Hm … not sure if I totally understand, but in this face tracker, the process is pretty simple:
- Detect all faces via bounding boxes (the detection can be configured to use the CPU-based HOG detector – the default – or the MMOD detector, which requires GPU for reasonable speeds).
- Then a really simple spatial analysis is performed to to make a best guess if a given bounding box detected this frame is the same as the one detected last frame. It does this by looking to see if the bounding boxes overlap or are close enough.
- If the tracker determines that the bounding boxes are the same face (purely based on spatial analysis / proximity) it assigns them an index.
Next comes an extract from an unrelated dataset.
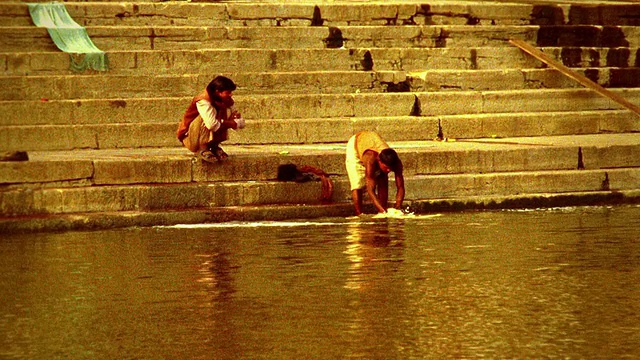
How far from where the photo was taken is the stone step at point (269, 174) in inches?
499

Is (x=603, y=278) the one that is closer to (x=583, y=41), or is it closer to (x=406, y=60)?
(x=406, y=60)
- When a new index is assigned, the event appears in the
onTrackBegin
callback. When a known id is reassigned from a previous frame, onTrackUpdate
is called. When a track is lost, onTrackEnd
is called. There are a few parameters that allow the track to be lost for a few frames and it will pick up the face again if it’s in the same general location as it was.
To get to the question I think you are asking – in other face trackers (e.g. https://github.com/kylemcdonald/ofxFaceTracker), the process is:
- Detect a face using a haar detector.
- Then stop using the haar detector (it’s slow) and let the CLM tracker take over (this is fast). So, it’s a different architecture than the way it’s done in ofxDlib.
https://github.com/kylemcdonald/ofxFaceTracker2 , which also uses dlib, uses an approach like the one I use in ofxDlib (always detecting, then figuring out what bounding boxes belong to the same id).
In some future version, instead of doing tracking based on spatial characteristics alone, one could use the facecode
available in ofxDlib to do simple “recognition” based tracking.